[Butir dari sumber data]
::::::

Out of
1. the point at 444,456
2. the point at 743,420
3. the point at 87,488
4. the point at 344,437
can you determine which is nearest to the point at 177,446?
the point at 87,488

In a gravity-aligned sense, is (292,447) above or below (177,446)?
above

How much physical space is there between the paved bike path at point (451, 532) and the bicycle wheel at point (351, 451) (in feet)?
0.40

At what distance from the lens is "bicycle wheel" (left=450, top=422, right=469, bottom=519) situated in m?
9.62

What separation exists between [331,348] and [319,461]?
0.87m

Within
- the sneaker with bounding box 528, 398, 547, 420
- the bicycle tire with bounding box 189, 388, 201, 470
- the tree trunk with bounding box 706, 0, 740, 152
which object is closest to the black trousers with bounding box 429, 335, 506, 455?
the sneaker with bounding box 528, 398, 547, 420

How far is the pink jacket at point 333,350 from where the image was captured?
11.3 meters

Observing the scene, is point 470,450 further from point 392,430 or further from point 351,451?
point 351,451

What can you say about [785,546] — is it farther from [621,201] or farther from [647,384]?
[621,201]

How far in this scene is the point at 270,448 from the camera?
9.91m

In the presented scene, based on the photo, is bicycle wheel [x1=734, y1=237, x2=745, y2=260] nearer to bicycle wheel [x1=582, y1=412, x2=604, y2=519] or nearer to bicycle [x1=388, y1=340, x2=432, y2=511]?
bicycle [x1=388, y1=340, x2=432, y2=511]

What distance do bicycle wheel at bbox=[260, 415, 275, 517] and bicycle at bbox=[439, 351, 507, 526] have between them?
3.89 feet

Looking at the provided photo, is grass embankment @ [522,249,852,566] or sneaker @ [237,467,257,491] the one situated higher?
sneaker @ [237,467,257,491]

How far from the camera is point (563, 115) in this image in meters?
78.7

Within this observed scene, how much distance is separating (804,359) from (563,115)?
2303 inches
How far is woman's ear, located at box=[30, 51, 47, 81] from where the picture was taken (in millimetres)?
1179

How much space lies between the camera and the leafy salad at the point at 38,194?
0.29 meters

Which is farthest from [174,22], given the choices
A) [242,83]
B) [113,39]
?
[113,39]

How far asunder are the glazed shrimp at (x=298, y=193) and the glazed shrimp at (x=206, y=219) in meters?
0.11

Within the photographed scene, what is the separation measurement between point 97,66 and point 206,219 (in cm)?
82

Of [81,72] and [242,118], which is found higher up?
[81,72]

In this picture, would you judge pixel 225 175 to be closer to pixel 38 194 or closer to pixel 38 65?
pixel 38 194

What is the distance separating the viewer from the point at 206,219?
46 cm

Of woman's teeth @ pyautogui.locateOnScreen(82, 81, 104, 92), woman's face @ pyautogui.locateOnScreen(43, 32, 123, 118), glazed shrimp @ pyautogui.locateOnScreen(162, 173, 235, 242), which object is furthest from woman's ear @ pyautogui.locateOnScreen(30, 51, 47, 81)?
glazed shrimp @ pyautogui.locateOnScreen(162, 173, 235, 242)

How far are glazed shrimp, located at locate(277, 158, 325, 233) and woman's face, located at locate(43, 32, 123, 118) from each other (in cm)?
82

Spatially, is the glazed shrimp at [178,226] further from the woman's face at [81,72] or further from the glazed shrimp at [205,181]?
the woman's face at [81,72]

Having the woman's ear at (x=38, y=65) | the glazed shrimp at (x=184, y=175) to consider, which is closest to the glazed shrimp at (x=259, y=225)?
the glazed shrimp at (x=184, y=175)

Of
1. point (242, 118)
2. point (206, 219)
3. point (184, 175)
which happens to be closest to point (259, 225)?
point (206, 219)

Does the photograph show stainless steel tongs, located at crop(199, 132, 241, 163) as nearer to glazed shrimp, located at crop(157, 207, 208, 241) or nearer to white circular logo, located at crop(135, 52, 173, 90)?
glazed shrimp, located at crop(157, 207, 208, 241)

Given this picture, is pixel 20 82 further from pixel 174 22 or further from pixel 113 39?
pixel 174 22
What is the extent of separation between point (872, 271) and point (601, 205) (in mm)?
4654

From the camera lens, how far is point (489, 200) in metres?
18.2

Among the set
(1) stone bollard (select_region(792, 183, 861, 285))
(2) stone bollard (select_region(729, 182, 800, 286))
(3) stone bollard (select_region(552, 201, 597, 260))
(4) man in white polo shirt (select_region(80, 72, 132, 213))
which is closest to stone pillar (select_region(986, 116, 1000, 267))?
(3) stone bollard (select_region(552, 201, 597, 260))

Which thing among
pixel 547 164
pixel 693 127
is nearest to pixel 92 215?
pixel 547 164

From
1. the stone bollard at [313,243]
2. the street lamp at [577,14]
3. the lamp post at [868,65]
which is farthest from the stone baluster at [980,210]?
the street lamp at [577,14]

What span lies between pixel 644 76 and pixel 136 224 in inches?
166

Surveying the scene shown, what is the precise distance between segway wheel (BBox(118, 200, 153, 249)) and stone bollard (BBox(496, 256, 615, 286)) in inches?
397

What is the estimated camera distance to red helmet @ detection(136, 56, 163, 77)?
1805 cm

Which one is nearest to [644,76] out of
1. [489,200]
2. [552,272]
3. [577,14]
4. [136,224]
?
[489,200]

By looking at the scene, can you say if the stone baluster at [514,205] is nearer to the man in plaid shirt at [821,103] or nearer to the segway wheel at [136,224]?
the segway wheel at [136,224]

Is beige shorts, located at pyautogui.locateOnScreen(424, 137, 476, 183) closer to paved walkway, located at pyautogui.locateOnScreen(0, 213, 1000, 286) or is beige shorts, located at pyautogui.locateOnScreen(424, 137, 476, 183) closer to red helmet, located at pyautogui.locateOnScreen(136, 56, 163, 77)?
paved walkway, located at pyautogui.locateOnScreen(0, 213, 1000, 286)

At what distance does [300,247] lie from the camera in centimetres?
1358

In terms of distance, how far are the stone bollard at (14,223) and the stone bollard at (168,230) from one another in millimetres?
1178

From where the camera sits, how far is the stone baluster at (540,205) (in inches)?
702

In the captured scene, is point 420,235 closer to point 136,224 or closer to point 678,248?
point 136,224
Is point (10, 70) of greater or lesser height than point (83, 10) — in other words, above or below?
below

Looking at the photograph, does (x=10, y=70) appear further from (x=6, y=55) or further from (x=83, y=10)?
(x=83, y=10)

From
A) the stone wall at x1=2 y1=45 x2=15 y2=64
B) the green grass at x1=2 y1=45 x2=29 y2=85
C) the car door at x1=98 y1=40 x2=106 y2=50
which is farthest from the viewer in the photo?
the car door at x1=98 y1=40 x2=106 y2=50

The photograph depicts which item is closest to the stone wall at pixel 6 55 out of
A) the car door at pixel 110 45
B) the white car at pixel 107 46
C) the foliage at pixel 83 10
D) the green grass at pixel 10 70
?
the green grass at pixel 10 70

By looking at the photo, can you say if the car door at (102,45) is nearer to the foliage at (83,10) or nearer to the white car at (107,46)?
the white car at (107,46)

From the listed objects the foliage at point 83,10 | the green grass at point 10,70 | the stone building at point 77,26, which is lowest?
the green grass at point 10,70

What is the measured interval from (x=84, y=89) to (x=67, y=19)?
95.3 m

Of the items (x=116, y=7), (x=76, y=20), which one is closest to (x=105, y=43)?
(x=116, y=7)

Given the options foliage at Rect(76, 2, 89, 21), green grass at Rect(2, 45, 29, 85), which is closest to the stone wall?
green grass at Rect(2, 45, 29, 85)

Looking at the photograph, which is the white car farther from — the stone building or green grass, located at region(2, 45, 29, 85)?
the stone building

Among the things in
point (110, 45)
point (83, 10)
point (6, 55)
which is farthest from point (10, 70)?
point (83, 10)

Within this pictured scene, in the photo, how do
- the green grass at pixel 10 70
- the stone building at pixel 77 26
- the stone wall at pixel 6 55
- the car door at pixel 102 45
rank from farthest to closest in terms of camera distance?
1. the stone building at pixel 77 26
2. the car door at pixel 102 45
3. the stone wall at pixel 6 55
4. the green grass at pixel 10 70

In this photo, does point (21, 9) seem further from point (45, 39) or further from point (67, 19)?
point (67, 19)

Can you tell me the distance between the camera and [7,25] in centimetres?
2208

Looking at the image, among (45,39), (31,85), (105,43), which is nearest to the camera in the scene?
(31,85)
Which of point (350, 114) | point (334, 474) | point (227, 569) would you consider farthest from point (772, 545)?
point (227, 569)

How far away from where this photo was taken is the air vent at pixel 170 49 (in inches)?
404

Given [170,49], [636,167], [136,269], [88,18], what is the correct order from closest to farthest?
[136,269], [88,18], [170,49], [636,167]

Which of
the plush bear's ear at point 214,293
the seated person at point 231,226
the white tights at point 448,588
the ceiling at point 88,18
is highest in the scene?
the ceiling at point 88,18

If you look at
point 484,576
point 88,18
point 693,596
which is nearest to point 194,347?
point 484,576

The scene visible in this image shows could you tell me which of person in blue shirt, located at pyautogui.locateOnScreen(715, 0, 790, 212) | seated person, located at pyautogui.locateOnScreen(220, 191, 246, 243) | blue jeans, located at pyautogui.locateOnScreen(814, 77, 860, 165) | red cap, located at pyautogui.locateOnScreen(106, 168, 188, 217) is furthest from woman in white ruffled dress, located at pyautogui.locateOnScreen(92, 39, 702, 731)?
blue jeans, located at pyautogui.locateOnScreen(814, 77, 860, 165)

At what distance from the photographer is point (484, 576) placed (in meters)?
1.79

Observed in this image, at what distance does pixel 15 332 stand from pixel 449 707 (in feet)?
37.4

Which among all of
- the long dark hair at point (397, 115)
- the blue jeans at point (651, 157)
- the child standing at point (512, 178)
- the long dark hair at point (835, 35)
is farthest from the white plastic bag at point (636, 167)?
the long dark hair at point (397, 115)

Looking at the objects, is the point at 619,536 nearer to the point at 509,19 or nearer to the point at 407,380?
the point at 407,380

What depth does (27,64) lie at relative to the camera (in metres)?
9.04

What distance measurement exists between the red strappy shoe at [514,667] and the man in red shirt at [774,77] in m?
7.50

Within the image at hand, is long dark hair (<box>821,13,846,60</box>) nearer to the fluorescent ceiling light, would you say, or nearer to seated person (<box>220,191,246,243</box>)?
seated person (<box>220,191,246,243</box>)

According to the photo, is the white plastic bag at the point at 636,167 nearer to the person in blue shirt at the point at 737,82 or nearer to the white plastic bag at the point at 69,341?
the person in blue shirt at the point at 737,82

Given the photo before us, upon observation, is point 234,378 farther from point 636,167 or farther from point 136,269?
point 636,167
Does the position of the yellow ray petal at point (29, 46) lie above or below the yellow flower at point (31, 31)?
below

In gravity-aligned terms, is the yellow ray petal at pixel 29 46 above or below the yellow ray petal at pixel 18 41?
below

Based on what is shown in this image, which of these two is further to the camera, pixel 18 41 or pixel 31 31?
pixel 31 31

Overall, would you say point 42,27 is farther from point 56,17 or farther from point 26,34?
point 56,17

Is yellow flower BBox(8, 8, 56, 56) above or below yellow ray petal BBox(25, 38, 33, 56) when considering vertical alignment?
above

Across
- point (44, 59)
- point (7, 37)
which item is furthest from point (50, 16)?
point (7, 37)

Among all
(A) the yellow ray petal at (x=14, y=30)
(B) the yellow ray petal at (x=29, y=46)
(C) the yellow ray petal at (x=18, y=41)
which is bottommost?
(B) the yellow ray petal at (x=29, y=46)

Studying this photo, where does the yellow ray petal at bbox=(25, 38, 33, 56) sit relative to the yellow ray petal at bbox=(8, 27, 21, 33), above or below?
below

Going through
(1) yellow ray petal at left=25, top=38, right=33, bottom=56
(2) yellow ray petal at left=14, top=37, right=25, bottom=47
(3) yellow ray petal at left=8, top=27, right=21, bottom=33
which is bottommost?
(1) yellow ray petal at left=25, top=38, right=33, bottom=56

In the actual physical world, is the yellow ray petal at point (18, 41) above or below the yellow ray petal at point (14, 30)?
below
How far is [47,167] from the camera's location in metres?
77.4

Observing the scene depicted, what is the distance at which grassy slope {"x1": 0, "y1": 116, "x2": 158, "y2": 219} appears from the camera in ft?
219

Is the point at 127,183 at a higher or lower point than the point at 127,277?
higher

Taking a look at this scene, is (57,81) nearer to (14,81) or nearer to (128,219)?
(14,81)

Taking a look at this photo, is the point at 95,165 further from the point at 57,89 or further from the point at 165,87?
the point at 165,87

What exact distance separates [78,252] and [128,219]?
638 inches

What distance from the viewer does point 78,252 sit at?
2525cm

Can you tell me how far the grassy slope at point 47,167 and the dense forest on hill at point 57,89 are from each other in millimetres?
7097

::::::

◆ Tugas Anda
Ganti "bicycle wheel" dengan "bicycle rim" pada baris data mulai dari awal hingga baris yang memuat "11.3 meters" (baris itu ikut). Tuliskan kembali baris-baris tersebut tanpa perubahan lain.

◆ Jawaban Latihan
Out of
1. the point at 444,456
2. the point at 743,420
3. the point at 87,488
4. the point at 344,437
can you determine which is nearest to the point at 177,446?
the point at 87,488

In a gravity-aligned sense, is (292,447) above or below (177,446)?
above

How much physical space is there between the paved bike path at point (451, 532) and the bicycle rim at point (351, 451) (in feet)?
0.40

At what distance from the lens is "bicycle rim" (left=450, top=422, right=469, bottom=519) situated in m?
9.62

What separation exists between [331,348] and [319,461]?
0.87m

Within
- the sneaker with bounding box 528, 398, 547, 420
- the bicycle tire with bounding box 189, 388, 201, 470
- the tree trunk with bounding box 706, 0, 740, 152
which object is closest to the black trousers with bounding box 429, 335, 506, 455?
the sneaker with bounding box 528, 398, 547, 420

How far is the pink jacket at point 333,350 from where the image was captured?
11.3 meters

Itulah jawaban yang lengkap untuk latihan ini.